> **What is expected**
Rewrite the records from the line containing "Which of (x=90, y=94)" through the end of the records, changing each "window" to "pane" and leaving everything else as it is.

== Supplied data ==

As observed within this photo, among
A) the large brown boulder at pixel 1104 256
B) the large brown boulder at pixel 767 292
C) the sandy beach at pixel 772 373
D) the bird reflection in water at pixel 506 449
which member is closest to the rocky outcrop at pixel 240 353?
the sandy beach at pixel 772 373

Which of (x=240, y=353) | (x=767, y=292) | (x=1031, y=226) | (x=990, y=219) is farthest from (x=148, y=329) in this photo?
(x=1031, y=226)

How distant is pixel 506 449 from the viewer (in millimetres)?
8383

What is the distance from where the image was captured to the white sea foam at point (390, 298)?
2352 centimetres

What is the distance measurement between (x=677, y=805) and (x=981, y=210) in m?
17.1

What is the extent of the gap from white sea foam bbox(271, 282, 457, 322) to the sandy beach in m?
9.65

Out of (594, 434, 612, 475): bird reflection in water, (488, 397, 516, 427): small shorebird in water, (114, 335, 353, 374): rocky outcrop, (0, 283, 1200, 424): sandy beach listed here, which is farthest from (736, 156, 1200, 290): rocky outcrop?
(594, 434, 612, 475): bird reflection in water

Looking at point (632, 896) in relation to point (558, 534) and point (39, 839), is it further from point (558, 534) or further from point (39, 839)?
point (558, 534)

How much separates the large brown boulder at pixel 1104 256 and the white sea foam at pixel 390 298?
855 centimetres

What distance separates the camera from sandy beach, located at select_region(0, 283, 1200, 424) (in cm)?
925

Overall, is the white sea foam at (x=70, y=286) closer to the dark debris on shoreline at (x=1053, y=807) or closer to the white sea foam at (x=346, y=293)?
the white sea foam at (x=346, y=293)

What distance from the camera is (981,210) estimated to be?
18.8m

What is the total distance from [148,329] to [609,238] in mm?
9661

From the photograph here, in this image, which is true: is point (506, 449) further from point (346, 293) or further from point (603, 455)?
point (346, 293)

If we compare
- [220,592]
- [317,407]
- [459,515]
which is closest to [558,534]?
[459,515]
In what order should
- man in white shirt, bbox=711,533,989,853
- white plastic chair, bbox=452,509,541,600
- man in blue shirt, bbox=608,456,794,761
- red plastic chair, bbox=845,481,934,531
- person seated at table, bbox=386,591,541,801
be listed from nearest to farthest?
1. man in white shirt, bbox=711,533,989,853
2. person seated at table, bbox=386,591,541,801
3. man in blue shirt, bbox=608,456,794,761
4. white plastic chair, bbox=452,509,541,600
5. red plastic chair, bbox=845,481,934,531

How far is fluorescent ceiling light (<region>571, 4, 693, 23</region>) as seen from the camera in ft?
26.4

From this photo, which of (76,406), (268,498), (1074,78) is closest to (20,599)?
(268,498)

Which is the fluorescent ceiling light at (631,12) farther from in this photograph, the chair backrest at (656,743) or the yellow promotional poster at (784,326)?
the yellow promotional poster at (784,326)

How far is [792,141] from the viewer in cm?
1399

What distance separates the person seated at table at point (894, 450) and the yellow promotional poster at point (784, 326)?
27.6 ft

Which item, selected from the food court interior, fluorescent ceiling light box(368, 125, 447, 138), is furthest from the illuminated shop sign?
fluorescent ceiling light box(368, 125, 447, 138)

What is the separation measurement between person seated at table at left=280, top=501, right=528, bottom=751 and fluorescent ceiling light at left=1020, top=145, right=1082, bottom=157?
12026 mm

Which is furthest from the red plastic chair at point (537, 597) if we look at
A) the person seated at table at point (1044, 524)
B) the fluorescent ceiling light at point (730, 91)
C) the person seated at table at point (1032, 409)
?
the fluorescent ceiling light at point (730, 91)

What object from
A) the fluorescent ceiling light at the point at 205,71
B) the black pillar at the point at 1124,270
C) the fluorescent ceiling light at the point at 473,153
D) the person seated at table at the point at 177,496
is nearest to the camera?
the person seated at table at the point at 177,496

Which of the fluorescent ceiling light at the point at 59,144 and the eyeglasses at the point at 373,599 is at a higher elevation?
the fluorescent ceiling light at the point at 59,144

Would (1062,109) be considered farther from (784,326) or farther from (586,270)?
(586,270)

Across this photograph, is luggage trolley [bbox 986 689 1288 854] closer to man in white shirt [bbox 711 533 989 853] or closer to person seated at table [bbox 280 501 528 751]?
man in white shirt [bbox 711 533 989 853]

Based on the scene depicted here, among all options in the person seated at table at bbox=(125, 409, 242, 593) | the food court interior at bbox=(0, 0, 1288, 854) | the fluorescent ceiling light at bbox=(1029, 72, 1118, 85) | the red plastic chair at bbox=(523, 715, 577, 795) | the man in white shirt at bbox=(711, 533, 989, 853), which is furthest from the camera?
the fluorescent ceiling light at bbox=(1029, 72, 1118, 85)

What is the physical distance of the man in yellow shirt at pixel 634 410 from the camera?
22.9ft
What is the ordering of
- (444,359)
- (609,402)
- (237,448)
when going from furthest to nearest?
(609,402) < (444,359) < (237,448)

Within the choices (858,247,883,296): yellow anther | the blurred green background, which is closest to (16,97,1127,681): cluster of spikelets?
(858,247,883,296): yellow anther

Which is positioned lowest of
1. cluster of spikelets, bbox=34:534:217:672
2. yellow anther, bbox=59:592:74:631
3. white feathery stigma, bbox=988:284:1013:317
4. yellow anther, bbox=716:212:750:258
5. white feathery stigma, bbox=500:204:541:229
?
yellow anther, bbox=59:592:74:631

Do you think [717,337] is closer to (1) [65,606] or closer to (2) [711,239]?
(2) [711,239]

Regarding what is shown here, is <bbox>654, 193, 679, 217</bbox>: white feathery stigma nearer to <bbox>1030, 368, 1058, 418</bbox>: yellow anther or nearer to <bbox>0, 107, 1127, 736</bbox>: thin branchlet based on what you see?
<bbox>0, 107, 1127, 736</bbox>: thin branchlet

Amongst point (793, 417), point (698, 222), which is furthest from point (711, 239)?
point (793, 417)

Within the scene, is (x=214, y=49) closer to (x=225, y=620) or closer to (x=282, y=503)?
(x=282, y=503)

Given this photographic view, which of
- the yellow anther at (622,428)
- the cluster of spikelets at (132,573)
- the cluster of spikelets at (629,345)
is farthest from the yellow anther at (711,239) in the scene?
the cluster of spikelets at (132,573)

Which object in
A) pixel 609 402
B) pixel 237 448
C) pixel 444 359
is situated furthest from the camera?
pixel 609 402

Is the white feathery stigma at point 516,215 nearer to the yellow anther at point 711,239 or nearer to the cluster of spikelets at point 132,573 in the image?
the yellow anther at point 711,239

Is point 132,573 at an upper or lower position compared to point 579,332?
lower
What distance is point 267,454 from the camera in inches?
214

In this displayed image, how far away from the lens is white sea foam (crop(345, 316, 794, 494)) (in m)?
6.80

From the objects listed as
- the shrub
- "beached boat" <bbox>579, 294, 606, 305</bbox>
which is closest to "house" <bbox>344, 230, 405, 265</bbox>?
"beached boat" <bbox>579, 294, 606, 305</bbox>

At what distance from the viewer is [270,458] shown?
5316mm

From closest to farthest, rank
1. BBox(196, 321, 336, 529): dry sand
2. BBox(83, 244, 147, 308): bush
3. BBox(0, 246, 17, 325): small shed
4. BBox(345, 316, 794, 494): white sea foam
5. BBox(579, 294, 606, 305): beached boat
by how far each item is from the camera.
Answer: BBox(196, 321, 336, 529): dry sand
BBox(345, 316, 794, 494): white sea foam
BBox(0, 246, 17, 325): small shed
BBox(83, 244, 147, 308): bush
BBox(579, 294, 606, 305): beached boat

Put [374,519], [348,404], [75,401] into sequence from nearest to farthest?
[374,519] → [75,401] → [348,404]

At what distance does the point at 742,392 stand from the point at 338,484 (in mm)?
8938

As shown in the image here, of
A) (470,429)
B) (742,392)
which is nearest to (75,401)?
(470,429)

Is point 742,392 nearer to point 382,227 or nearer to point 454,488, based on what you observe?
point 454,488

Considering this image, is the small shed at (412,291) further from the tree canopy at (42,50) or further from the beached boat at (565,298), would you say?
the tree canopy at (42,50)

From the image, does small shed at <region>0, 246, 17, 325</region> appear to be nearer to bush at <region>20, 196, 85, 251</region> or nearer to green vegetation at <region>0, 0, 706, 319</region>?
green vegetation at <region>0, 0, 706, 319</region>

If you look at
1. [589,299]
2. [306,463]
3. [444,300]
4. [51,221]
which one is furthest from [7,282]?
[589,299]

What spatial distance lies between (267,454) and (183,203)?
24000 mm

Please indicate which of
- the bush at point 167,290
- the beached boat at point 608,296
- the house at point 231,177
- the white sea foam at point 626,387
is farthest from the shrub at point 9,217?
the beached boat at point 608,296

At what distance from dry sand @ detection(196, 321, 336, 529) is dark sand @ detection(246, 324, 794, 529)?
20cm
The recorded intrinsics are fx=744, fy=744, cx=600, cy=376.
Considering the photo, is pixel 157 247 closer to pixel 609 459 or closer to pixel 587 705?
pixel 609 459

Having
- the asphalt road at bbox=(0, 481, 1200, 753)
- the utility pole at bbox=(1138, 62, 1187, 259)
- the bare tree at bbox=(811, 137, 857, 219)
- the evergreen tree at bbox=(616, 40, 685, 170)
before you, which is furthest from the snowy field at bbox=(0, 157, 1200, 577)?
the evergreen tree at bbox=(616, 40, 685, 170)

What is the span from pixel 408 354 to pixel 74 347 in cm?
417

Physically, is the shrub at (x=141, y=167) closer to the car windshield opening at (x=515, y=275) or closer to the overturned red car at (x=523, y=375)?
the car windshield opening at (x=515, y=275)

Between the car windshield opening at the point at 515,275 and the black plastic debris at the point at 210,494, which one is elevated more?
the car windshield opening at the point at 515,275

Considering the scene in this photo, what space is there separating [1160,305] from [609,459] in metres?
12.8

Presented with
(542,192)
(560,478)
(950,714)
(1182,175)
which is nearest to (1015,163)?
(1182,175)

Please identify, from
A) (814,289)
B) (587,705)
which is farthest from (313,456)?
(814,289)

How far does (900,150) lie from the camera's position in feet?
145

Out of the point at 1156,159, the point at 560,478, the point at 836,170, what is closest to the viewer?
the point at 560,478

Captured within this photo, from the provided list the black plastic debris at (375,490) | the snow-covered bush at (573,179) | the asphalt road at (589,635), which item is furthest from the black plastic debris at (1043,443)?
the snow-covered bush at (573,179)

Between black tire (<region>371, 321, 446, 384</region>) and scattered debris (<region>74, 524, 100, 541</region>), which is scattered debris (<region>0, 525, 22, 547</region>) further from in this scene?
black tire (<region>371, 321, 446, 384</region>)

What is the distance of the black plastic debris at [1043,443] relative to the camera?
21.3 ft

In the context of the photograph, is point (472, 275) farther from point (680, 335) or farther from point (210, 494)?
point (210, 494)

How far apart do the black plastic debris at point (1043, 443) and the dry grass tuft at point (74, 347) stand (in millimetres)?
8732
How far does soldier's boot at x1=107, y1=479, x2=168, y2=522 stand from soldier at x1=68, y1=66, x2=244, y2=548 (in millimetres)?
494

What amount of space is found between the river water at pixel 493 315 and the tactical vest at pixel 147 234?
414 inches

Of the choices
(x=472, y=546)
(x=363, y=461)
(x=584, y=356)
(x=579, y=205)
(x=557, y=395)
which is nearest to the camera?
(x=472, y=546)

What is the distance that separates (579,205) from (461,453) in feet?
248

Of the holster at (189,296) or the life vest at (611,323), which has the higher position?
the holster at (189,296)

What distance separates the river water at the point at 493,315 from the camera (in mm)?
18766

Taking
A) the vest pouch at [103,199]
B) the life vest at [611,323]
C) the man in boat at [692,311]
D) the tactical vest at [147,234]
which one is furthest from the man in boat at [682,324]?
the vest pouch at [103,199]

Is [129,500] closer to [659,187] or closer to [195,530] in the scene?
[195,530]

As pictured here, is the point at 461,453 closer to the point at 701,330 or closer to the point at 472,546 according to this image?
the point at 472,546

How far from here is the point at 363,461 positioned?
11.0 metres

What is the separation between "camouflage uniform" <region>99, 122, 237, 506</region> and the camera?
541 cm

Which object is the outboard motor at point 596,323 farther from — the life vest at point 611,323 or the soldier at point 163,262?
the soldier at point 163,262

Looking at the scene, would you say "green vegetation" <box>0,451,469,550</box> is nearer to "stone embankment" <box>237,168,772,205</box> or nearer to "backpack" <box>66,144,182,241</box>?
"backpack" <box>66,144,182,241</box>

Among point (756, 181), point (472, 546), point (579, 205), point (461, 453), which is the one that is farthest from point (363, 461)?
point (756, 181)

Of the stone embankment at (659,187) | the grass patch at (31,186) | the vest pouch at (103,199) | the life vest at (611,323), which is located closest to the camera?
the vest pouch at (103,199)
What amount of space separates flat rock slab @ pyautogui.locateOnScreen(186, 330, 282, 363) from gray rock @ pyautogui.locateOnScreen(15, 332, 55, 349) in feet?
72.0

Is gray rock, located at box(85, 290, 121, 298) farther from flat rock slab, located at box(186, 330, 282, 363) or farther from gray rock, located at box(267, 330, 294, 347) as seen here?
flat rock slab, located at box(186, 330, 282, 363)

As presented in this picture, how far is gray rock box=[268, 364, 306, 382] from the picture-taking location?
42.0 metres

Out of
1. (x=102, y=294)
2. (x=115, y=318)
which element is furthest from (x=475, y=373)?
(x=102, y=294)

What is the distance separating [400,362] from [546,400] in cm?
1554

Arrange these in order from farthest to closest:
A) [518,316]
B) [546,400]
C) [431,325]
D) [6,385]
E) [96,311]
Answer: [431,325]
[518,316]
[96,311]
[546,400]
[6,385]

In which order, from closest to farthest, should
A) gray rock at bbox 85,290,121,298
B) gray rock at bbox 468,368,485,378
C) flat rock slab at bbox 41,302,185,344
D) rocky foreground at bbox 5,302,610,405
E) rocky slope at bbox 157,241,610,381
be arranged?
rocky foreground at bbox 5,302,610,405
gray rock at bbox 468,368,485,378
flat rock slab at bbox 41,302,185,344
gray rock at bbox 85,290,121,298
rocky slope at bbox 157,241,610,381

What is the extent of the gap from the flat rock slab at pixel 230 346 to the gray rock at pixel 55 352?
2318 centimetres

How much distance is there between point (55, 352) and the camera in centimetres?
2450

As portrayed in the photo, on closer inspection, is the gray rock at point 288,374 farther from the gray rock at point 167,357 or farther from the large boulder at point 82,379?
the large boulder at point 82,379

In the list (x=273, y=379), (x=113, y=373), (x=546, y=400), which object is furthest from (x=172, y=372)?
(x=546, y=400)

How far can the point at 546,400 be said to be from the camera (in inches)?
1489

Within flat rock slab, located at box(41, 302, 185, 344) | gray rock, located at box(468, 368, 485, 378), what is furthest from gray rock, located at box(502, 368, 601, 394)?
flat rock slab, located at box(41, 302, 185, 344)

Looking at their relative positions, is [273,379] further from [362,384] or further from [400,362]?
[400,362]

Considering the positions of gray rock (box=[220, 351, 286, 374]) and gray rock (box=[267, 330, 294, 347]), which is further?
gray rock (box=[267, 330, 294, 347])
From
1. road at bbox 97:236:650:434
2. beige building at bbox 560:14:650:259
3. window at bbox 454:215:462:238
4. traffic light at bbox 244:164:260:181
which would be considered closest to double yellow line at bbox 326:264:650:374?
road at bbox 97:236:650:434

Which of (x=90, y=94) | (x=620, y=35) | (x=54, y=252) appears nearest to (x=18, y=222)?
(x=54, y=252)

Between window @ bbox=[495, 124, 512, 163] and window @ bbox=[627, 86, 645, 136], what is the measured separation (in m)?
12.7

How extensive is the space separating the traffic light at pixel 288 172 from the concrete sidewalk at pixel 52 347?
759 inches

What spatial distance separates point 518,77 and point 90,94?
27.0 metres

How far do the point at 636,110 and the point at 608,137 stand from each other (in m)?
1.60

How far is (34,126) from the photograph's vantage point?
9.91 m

===

> **Completed exercise**
Which of (x=90, y=94) | (x=620, y=35) | (x=54, y=252) appears nearest to (x=18, y=222)?
(x=54, y=252)

Between pane @ bbox=[495, 124, 512, 163] and pane @ bbox=[627, 86, 645, 136], what is the measured separation (in m)?
12.7

How extensive is the space separating the traffic light at pixel 288 172 from the concrete sidewalk at pixel 52 347?
759 inches

What spatial distance separates point 518,77 and point 90,94?
27.0 metres

How far do the point at 636,110 and the point at 608,137 stand from each other (in m)?
1.60

How far is (34,126) from the photograph's vantage point?
9.91 m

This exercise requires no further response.